2) Two approaches are used to test for differentially expressed genes (4x4 and 8x8), however, the subsequent functional analysis mainly focus on the genes identified with the 8x8 approach. I think that the 4x4 approach could be better justified regarding the main questions addressed or better linked to the others results. For instance, are some of the differentially expressed genes of the 4x4 approach related to immune processes?
3) Discussion is a bit redundant (the mention of stochastics events involved in the rat invasion history for instance are discussed at the end of the first paragraph, in the second paragraph and in the fifth paragraph) and could beneficiate from a better structure, notably by addressing the question mentioned in the end of the introduction more directly. For instance in the introduction addressing whether the EICA or the EICA refined hypothesis are supported comes as the last question but is discussed quite early in the discussion (before the functional categories involved that is the second question presented in introduction).
4) Page 6, the number of transcriptome libraries is given, but I think that giving at this stage the number of studied sites and replicates would also ease the comprehension of the subsequent analysis.
5) Page 18, it is mentioned that genes with less than 20 reads or 40 reads were discarded. I suppose that it echoes the “10 occurrences” filter mentioned page 7. If so, I suggest to homogenize and explicit this in order to avoid confusion.

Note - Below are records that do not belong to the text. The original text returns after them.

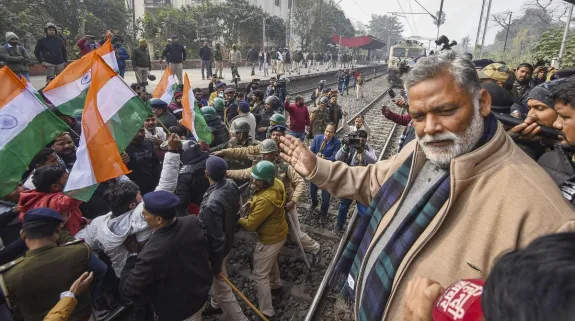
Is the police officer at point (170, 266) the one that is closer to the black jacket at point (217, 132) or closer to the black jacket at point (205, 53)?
the black jacket at point (217, 132)

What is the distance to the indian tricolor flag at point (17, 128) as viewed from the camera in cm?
321

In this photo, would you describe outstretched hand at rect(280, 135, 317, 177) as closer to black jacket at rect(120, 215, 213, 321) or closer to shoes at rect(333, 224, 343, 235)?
black jacket at rect(120, 215, 213, 321)

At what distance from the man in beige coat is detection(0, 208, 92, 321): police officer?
1.96 metres

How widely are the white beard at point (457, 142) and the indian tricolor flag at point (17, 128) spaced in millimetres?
3784

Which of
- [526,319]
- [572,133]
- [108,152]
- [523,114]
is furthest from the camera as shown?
[523,114]

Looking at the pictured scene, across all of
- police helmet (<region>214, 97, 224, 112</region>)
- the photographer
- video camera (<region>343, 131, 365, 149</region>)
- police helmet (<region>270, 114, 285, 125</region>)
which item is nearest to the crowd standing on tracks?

6) Page 6, the authors mentioned that they used a PCA on standardized read counts. I may be wrong, but I think that a multidimensional scaling analysis (MDS) would fit better over dispersed count data (see Bankers et al. 2017, fig. 3 for some example on transcriptomic data).
Bankers, L. et al. 2017. Genomic evidence for population-specific responses to co-evolving parasites in a New Zealand freshwater snail. - Mol. Ecol. 26: 3663–3675.
7) Fig. S1, the PCA is difficult to read, take into consideration to increase front size for instance.
8) Fig. S3 and S4, check carefully the supplementary there is some mismatch between the figure caption for Fig. S3 and S4 and the actual figures displayed.
A coma just be added just after “e.g.” and “i.e.”.
Page 13, remove the double “x” in exhibit.